Comenzó a evidenciarse el malestar de quienes, después de haber aceptado de mayor o menor grado una distribución razonablemente equitativa de la riqueza, sienten que se está yendo demasiado lejos al hacerla extensiva a los extranjeros. Surgió el Partido del Progreso –hiriente nombre para lo que esa formación política defiende y representa. Se trataba de uno más de los partidos con tintes xenófobos, sesgo ultraderechista y tentaciones revisionistas del sistema democrático. Noruega empezó a parecerse a otros países europeos en los que se encendieron las luces rojas del racismo y la intolerancia.
Aún así, todo parecía bajo control. Si bien es cierto que la inmigración se había duplicado en este periodo descrito (es decir, desde el comienzo de los noventa hasta el final de la primera década del nuevo siglo), los extranjeros apenas si suponen el 10% de la población total. Y no lo es menos que el Partido del Progreso había consolidado sus posiciones entre las clases más alarmadas por este fenómeno, hasta obtener el 23% de los votos en las últimas elecciones generales (septiembre de 2009), lo que le convertía en el segundo partido del país y en la principal formación de oposición al gobierno socialdemócrata. En ese lecho de malestar anidó durante años Anders Behring Breivik, el individuo que ha perpetrado la masacre.
Los dirigentes del Partido del Progreso han condenado en los términos más duros el acto criminal, para dejar claro que sus diferencias con el modelo de estado de bienestar construido durante décadas no es compatible con semejante barbaridad. Puede considerarse una actitud sincera. Pero es exigible a esos políticos que analicen si no han facilitado sin querer la incubación del monstruo.

ISLAMOFOBIA Y OTRAS PERVESIONES
La mayoría de las sandeces contenidas en el Manifiesto del asesino no proviene de su mente enferma o atrabiliaria. Muchas están fundamentadas en un discurso irresponsable y peligroso que ha ido permeando los medios y entornos sociales desde el 11 de septiembre. Ese estúpido sentimiento de ‘cruzado’ con el que Breivik adorna sus brutales posiciones racistas no es producto exclusivamente de sus delirios fanáticos. Hay una conexión con el ambiente de miedo, rechazo y animosidad que hay en Occidente hacia la población islámica.
En un magnífico artículo para THE NATION, Gary Younge (1) analiza la construcción de un imaginario musulmán violento en Europa, espejo y reflejo del fomentado en Estados Unidos, tras los sucesivos episodios violentos de la última década. A pesar de la obsesión islamófoba del ‘cruzado noruego’, Younge recuerda que los musulmanes representan apenas un 3% de la población noruega, y añade otros datos que evidencian las distorsiones dominantes en las alarmistas predicciones sobre la ‘invasión islámica’ en Occidente.

+===+

EJERCICIO ESCRITO>
Extraiga literalmente del texto sobre Noruega el fragmento que comienza con "En un magnífico" y continúa hasta "islámica’ en Occidente.". El material no guarda relación alguna con el texto sobre Noruega.

DATOS DE PARTIDA>
+===+

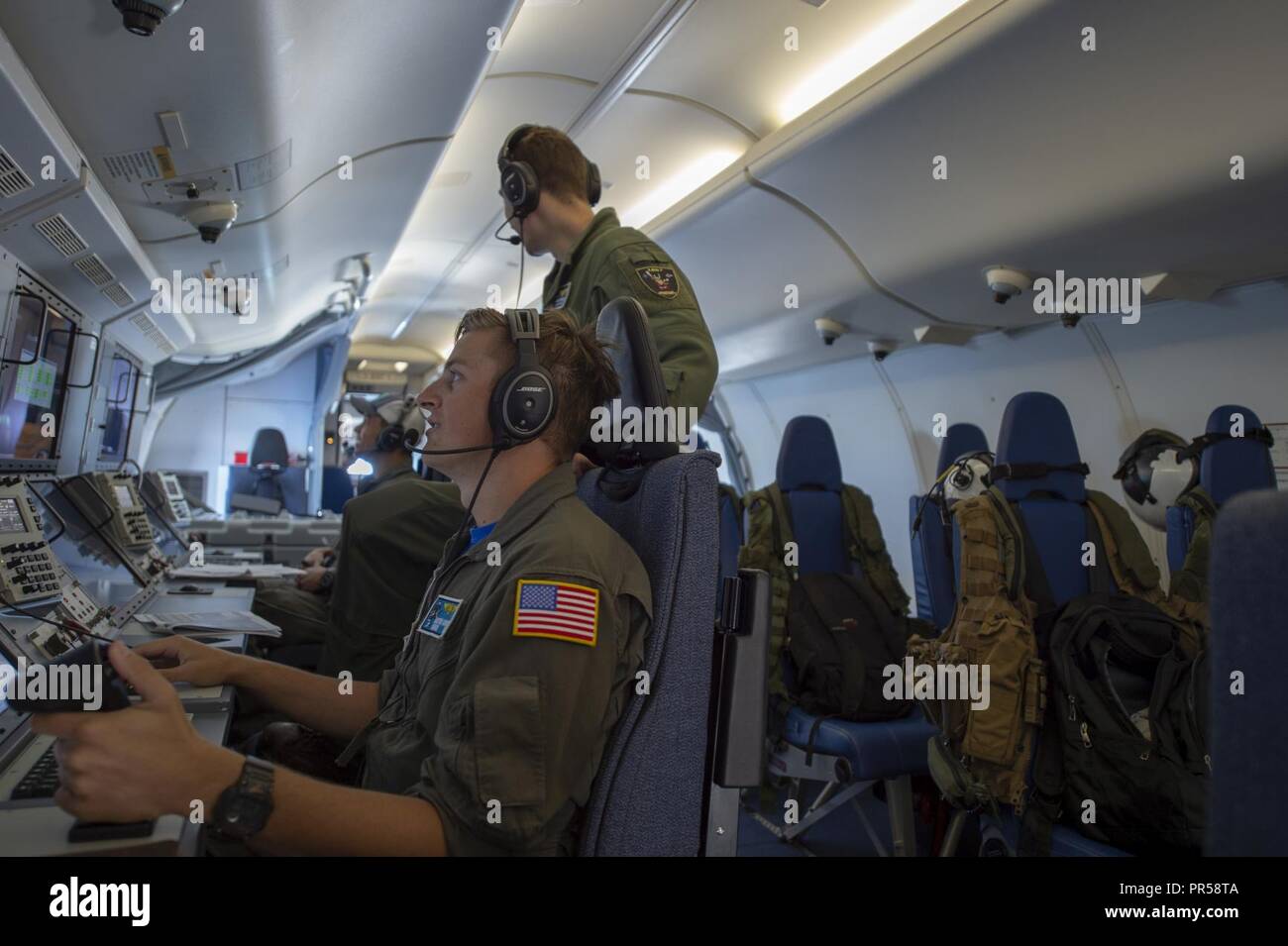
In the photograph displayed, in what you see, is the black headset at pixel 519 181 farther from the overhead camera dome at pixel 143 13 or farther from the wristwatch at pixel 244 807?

+===+

SOLUCIÓN PROPUESTA>
En un magnífico artículo para THE NATION, Gary Younge (1) analiza la construcción de un imaginario musulmán violento en Europa, espejo y reflejo del fomentado en Estados Unidos, tras los sucesivos episodios violentos de la última década. A pesar de la obsesión islamófoba del ‘cruzado noruego’, Younge recuerda que los musulmanes representan apenas un 3% de la población noruega, y añade otros datos que evidencian las distorsiones dominantes en las alarmistas predicciones sobre la ‘invasión islámica’ en Occidente.